Хеллер выражает сожаление. В ответ на упреки, просьбы, насмешливые вопросы он лишь пожимает плечами — нет, он в самом деле ощущает необходимость, в первую очередь, наверно, из-за его сидячего образа жизни, в основательном медицинском осмотре. Шарлотта ему не верит, она говорит резко и обиженно, она подозревает, что он явился исключительно для того, чтобы скомпрометировать ее, чтобы устроить скандал. Ей приходится, то и дело меняя тон, чтобы поздороваться с вновь пришедшими пациентами, ответить на их вопросы, а когда они остаются наедине, она снова напускается на Хеллера:
— Избавь нас от этого, Янпетер, а уж если тебе и вправду нужен врач, то поищи другого.
Хеллер — частный пациент, он волен выбирать себе любого врача, ему рекомендовали доктора Тормелена как весьма опытного терапевта, вот он и хотел бы проконсультироваться именно у него.
— Будь добра, Шарлотта, запиши меня на прием.
— Ты же знаешь, что у нас с ним уже все решено, я хочу сказать, у меня и Герхарда.
— Именно поэтому, — отвечает Хеллер. — Именно по этому я и надеюсь на его особо внимательное отношение.
Она прикрывает глаза, откидывается в кресле, губы у нее дрожат, но вот она выхватывает из ящика зеленую карточку и начинает ее заполнять, нехотя, правда, но ни разу не останавливаясь, вписывает она все данные в соответствующие графы, в то время как он, изогнувшись, с ироническим восторгом читает строчку за строчкой и воспринимает каждую из них как некую уступку себе:
— Смотри-ка! Оказывается, ты все это еще помнишь!
Не сводя глаз с заколки-бабочки, которой сколоты ее волосы на затылке, Хеллер выражает надежду, что ее бывший муж вызовет у ее будущего мужа положенный интерес. Впрочем, когда Хеллер произносит эти слова, не Шарлотта, а сам он чувствует, что его демонстративное высокомерие звучит неестественно, а поклон, которым он поблагодарил за напоминание о том, что в приемной нельзя курить, получился излишне напряженным.
— Где у вас приемная для частных пациентов?
— Мы не делаем различия, — говорит Шарлотта без всякого выражения. — У нас всего одна приемная.
Но прежде чем притворить за собой дверь, Хеллер видит, что Шарлотта, соскользнув с кресла, рывком поднимает телефонную трубку, и он усмехается, представив себе, как она сейчас бьет тревогу. Предостерегает или согласовывает линию поведения; внимание, здесь хищник, нам нельзя, нам нужно…
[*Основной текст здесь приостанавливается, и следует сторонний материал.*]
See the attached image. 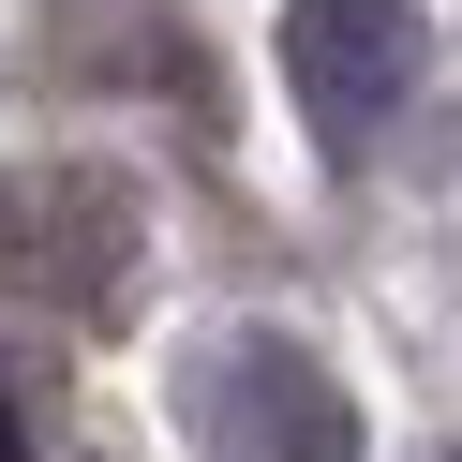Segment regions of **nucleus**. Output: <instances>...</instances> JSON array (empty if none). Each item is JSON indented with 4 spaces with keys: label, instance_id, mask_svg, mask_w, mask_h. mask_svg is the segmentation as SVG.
<instances>
[{
    "label": "nucleus",
    "instance_id": "nucleus-2",
    "mask_svg": "<svg viewBox=\"0 0 462 462\" xmlns=\"http://www.w3.org/2000/svg\"><path fill=\"white\" fill-rule=\"evenodd\" d=\"M432 75V15L418 0H283V90L328 150L402 120V90Z\"/></svg>",
    "mask_w": 462,
    "mask_h": 462
},
{
    "label": "nucleus",
    "instance_id": "nucleus-4",
    "mask_svg": "<svg viewBox=\"0 0 462 462\" xmlns=\"http://www.w3.org/2000/svg\"><path fill=\"white\" fill-rule=\"evenodd\" d=\"M0 462H31V418H15V388H0Z\"/></svg>",
    "mask_w": 462,
    "mask_h": 462
},
{
    "label": "nucleus",
    "instance_id": "nucleus-3",
    "mask_svg": "<svg viewBox=\"0 0 462 462\" xmlns=\"http://www.w3.org/2000/svg\"><path fill=\"white\" fill-rule=\"evenodd\" d=\"M224 418H239L254 462H358V418H343V388L299 343H239L224 358Z\"/></svg>",
    "mask_w": 462,
    "mask_h": 462
},
{
    "label": "nucleus",
    "instance_id": "nucleus-1",
    "mask_svg": "<svg viewBox=\"0 0 462 462\" xmlns=\"http://www.w3.org/2000/svg\"><path fill=\"white\" fill-rule=\"evenodd\" d=\"M134 269V180L120 164H0V299L90 313Z\"/></svg>",
    "mask_w": 462,
    "mask_h": 462
}]
</instances>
Войдя в приемную, Хеллер несколько громче, чем следует, здоровается с пациентами — их оказалось куда больше, чем он предполагал, — от чего некоторые из них, главным образом люди в возрасте, в том числе и двое усталых пенсионеров, вздрагивают и отрывают глаза от журналов, в основном медицинских, но кое-кто держит в руках и растрепанные номера «Землевладельца», из чего можно заключить, что и врач сам относится к этой категории. Хеллер не успел еще решить, какое место ему занять, как у него за спиной разбегается для прыжка мальчишка — в точно таком же бордовом свитере, как у него, с узкими, как щелки, глазами. Громко сопя, мальчишка подпрыгивает и так неожиданно ударяет его грязным кулаком меж лопаток, что он вскрикивает, резко оборачивается и, инстинктивно сжимая кулаки, становится в позицию боксера, но тут же опускает руки и кисло улыбается, потому что мальчик отбегает назад, кидается к хилой, очень молодой женщине, силой протискивается у нее между коленями и кладет ей голову на грудь, словно собираясь послушать ей сердце. Одним глазом мальчик враждебно поглядывает на Хеллера, а женщина делает ему знак узкой, расцарапанной рукой, всем своим видом выражая беспомощность и просьбу ее извинить.
Хеллер был бы не Хеллер, если бы не сел теперь рядом с ней, не закивал бы ей ободряюще, не положил бы мальчику руку на плечо: это неожиданное нападение удалось, мол, тебе на славу. А молодая женщина — ее свитер весь в кошачьей шерсти — тем временем указывает ему на сломанную герань и движением головы привлекает его внимание к шахматной доске, на которой все фигуры валяются, словно сбитые одним ударом: первые итоги ожидания. Но Хеллер решительно: все это пустяки, все это можно поправить, тот, кто за свободное воспитание, не на словах, а на деле, должен быть заранее готов к все возможному ущербу. Так он считает. И добродушно тычет в бок мальчика, который, замученный полипами, равно мерно издает какие-то квакающие звуки.